Et pourtant, de l'espoir et un (semblant) de joie de vivre, il y en a dans ce film. Avant même d'évoquer l'histoire et les acteurs, il y a un autre acteur qui mérite quelques minutes d'attention, moins humain mais qui prend une place tout aussi importante dans le film : Beyrouth, et bien entendu Liban en général. Produit de la génération de la fin des années 70, j'ai vécu une grande partie de mon enfance avec les images désastreuses de la guerre du Liban, un Beyrouth ravagé par les bombes et les assauts militaires. Ces images étaient d'autant plus fortes que cette guerre faisait partie des premières guerres couvertes par la télévision, à grand renfort d'envoyés spéciaux sur le terrain pour rendre compte de l'horreur de ce conflit. Une fois la guerre officiellement terminée, je m'étais construit, allez savoir pourquoi, une image du Liban comme un pays reconstruit, avec une guerre loin derrière elle, et un positionnement assez neutre dans les conflits arabes plus récents, notamment parce que le Liban avait réussi à contenir l'islam radical qui s'étendait dans les pays voisins, cultivant son image de pays progressiste.


Force est de constater que ce film a déconstruit une partie de l'image idyllique que je m'étais faite du pays. Les conditions de vie du jeune Zain, un appartement réduit dans lequel il s'entasse avec ses parents et ses enfants, mettent d'emblée en avant la ghettoïsation d'une partie de la population de Beyrouth. Sans jamais le montrer, Nadine Labaki nous fait bien comprendre que deux mondes s'oppose : une certaine vie dorée de la population (les "Madame" employant les clandestines éthiopiennes, les grosses voitures...) avec la réalité du bidonville dans lequel vit Zain et sa famille. Les travelling aériens rendent compte de l'étendue de cette zone délaissée par le pouvoir libanais. À plusieurs reprises, l'écran se retrouve scindé en deux par ce qui ressemble à un périphérique (toute ressemblance, toussa, toussa) comme pour bien marquer la césure entre ces deux mondes qui ne se croisent même pas, au final.

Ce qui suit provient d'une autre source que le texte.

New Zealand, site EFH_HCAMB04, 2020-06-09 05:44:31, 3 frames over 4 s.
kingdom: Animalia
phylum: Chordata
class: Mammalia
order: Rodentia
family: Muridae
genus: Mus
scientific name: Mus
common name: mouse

L'histoire se concentre sur la vie d'un jeune garçon, dont finalement, on ne sait rien, pas même son âge exact ; ses parents n'en savaient rien eux-mêmes. Au bout de 15 minutes de film, on apprend que ce jeune garçon de 12 ans porte plainte contre ses parents pour l'avoir mis au monde (je ne spoile pas, c'est dans la bande annonce). Et delà, on remonte un peu dans le temps, et la caméra, à hauteur d'enfant, ce qui rend encore plus facile l'immersion dans sa vie d'enfant, va se positionner en spectateur de sa vie, sans pour autant faire preuve de voyeurisme. Et c'est aussi en ça que le film de Nadine Labaki est réussi : à aucun moment il ne verse dans le pathos inutile (je n'ai pas versé une larme du film, ce qui est un exploit, et ne fait que mettre en avant les réalités de la vie de Zain. La réalisatrice parvient mettre à glisser quelques moments de grâce et d'humour, sans que cela ne soit choquant au demeurant. Les parents de Zain, coupable d'avoir voulu se conformer aux règles implicites de leur culture, ne trouveront guère grâce aux yeux du spectateur, mais pour autant, lorsqu'ils s'expliquent les raisons qui les ont poussés à agir de la sorte, on parvient malgré tout à comprendre, sans pour autant excuser.


Les acteurs du film, tous amateurs, il me semble, et directement en provenance du Beyrouth dépeint dans le film, sont incroyables de justesse. On partage la colère de Zain, on soufre Rahil, sa compagne de fortune immigrée, on se met en colère face aux parents qui subissent, on présage le côte malfaisant de Aspro ainsi que le drame qui va toucher Zain. Tout est fait pour donner à voir aux occidents que nous sommes la réalité de vie des libanais à Beyrouth. En toile de fond, Nadine Labaki fait état de la réalité de l'immigration illégale au Liban, et un peu comme l'Italie pour l'Europe, met en avant le pays comme la porte d'entrée de l'immigration africaine. L'exploitation en toute illégalité de ces immigrés par des familles aisées (une nouvelle fois, toute ressemblance...) est touchée du doigt, sans pour autant le dénoncer ouvertement.


On pourra regretter à Nadine Labaki de ne pas traiter à fond les sujets, ne faisant que les effleurer. Mais au final, l'inculte que je suis permet de (re)mettre à jour ses informations sur le Liban et sa réalité. Même si ces réalités sont moins criantes en France, car peut être moins visibles, que les cultures ne sont pas identiques, pour autant on ne peut s'empêcher de faire quelques va-et-vient entre les réalités de vie des personnes vivant dans nos banlieues et les centres urbains ; la guerre exceptée.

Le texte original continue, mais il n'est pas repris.